Das Land zwischen den Meeren
fürchtete sich vor der Cholera, und alle sorgten sich um ihre Familien und Freunde außerhalb der Hacienda. Vicente, der junge Stallbursche, wurde damit beauftragt, sich jeden Tag zu einer bestimmten Uhrzeit an der nordöstlichen Grenze des Besitzes einzufinden. Über einen Sicherheitsabstand von einer Baumlänge erfuhr er von seinem Bruder außerhalb des Geländes die wichtigsten Neuigkeiten. Von ersten Todesfällen war die Rede, auch davon, dass die Epidemie von Soldaten eines amerikanischen Freibeuters namens William Walker eingeschleppt worden war, der sich zum Präsidenten Nicaraguas ausgerufen hatte und die Herrschaft über ganz Zentralamerika anstrebte, mittlerweile aber mit seinem Heer geschlagen worden war und die Flucht in seine Heimat angetreten hatte. Doch die Cholera war ohne die Soldaten weitergewandert, hatte mittlerweile die Städte San José, Heredia und Alajuela befallen.

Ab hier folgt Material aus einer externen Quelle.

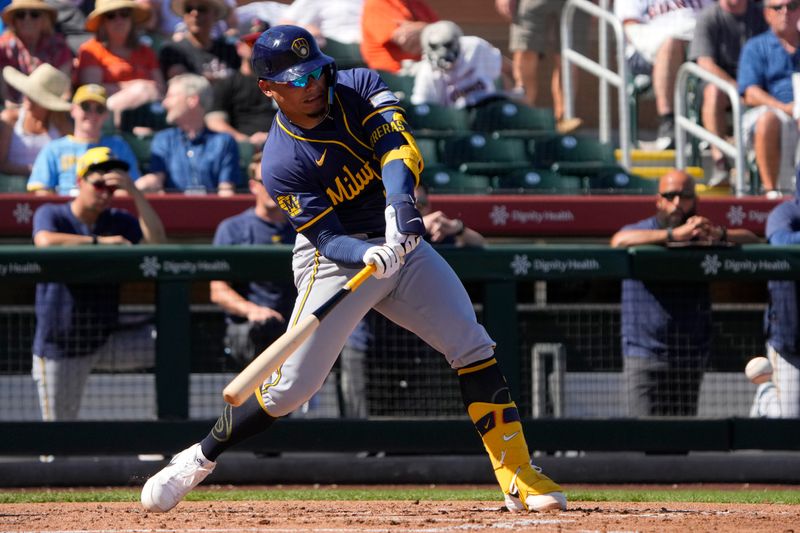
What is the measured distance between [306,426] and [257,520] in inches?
82.3

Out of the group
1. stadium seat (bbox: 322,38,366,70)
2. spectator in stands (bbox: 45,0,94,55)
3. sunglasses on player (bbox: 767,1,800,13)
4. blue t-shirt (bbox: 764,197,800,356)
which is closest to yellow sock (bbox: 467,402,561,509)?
blue t-shirt (bbox: 764,197,800,356)

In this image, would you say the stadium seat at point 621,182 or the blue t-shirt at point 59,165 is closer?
the blue t-shirt at point 59,165

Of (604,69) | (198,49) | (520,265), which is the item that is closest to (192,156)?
(198,49)

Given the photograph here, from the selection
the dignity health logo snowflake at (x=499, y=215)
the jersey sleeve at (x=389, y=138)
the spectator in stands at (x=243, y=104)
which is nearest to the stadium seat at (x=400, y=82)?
the spectator in stands at (x=243, y=104)

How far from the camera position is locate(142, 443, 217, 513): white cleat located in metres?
4.54

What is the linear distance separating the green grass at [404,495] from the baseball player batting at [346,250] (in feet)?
3.17

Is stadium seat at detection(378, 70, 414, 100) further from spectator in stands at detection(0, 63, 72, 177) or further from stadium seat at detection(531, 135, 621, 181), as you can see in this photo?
spectator in stands at detection(0, 63, 72, 177)

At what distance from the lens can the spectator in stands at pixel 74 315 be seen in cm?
631

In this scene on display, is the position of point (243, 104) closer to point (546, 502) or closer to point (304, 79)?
point (304, 79)

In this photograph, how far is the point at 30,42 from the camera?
8.53 m

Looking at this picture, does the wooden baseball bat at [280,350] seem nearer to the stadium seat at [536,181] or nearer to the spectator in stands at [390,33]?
the stadium seat at [536,181]

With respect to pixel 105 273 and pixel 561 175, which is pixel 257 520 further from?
pixel 561 175

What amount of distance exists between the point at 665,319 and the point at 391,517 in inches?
102

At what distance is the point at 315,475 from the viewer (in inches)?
255
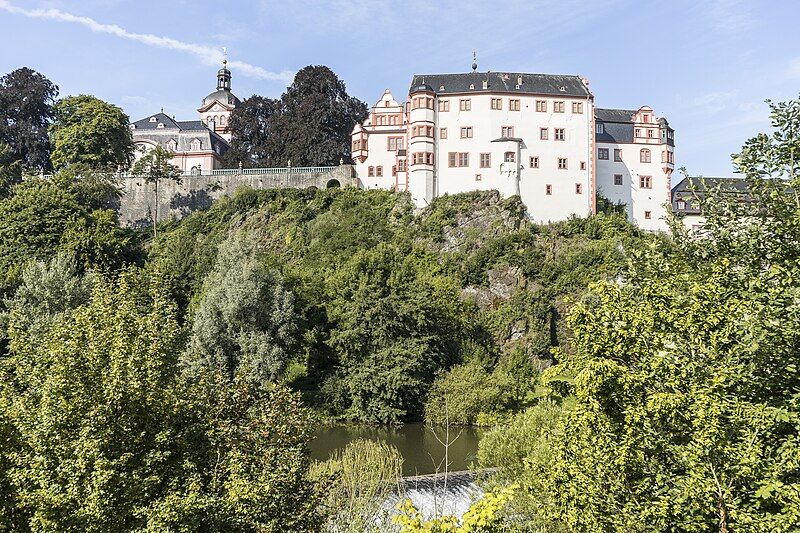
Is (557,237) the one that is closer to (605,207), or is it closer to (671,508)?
(605,207)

Dorothea fühlte sich wie gelähmt, lebte wie unter einer Dunstglocke. In ihre Gebete schloss sie auch die Siedlerfamilien nahe Alajuela ein, Johanna Miller und ganz besonders Elisabeth, die mittlerweile eine Tochter zur Welt gebracht hatte. Doch nunmehr hatte sie seit drei Wochen nichts mehr von der Freundin gehört, die ihrerseits nichts von Dorotheas Situation wissen konnte, weil auf der Hacienda Post weder ein- noch ausging. Voller Sorge beobachtete sie ihren Mann, der zunehmend unruhig und angespannt wirkte – offenbar wartete er auf eine Nachricht, wie es dem Erpresser erging. Einerseits hoffte sie inständig, Antonio möge keine Gefahr mehr drohen, anderseits wusste sie, dass dies nur möglich war, wenn der Betreffende starb. Tage der Ungewissheit und der Angst vergingen. Glücklicherweise war bisher niemand auf der Hacienda erkrankt. Doch keiner wusste, wann die Gefahr vorüber wäre.

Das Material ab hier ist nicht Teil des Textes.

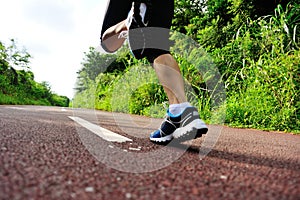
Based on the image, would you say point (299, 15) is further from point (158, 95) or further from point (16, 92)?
point (16, 92)

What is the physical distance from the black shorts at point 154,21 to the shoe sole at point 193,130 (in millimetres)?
497

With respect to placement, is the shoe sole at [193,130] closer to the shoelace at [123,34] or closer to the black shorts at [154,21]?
the black shorts at [154,21]

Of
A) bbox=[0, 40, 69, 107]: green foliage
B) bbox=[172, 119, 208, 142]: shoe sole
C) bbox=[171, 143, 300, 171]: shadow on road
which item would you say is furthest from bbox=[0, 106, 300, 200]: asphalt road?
bbox=[0, 40, 69, 107]: green foliage

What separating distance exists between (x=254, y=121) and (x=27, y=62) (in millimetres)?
16936

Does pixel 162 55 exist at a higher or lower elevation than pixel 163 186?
higher

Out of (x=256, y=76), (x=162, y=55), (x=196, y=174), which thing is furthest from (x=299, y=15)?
(x=196, y=174)

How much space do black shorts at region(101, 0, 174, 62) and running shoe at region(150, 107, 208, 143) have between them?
0.42 metres

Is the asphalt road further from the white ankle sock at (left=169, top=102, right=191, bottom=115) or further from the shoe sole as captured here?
the white ankle sock at (left=169, top=102, right=191, bottom=115)

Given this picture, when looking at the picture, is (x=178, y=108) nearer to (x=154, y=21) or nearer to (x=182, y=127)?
(x=182, y=127)

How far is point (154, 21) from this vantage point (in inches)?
79.7

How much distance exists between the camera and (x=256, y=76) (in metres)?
4.65

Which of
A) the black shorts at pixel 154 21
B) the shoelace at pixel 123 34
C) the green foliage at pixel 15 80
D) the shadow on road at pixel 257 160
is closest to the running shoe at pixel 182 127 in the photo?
the shadow on road at pixel 257 160

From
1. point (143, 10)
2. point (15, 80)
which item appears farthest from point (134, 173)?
point (15, 80)

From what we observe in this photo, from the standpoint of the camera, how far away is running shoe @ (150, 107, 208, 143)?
6.28 ft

Eines Nachmittags kam Antonio zu Dorothea auf die Veranda, umarmte sie wortlos und stürmisch und küsste sie zuerst auf die Wange, dann auf den Mund.
»Antonio, was ist geschehen? Du bist doch sonst nicht so … so …«
»Alles wird gut, mein Liebes. Alles wird gut. Er … er ist gestorben. Es gab seit Tagen keine neuen Erkrankungen mehr. Offenbar ist die Seuche auf dem Rückzug. Wir sind gerettet.«
Nachdenklich und mit widerstreitenden Gefühlen ging Dorothea an diesem Abend zu Bett. Sie war schon am Einschlafen, da hörte sie ein Klopfen an der Zimmertür. Sie öffnete und erschrak beinahe, so ungestüm nahm Antonio sie in die Arme und küsste sie. Küsste sie immer wieder. Zuerst war sie überrascht und schließlich überwältigt von den Momenten seltener und umso kostbarerer Zärtlichkeit. Diese leidenschaftliche Begegnung nach überstandener Gefahr war der Anfang eines neuen, glücklichen Zusammenlebens. Dessen war sie sich sicher.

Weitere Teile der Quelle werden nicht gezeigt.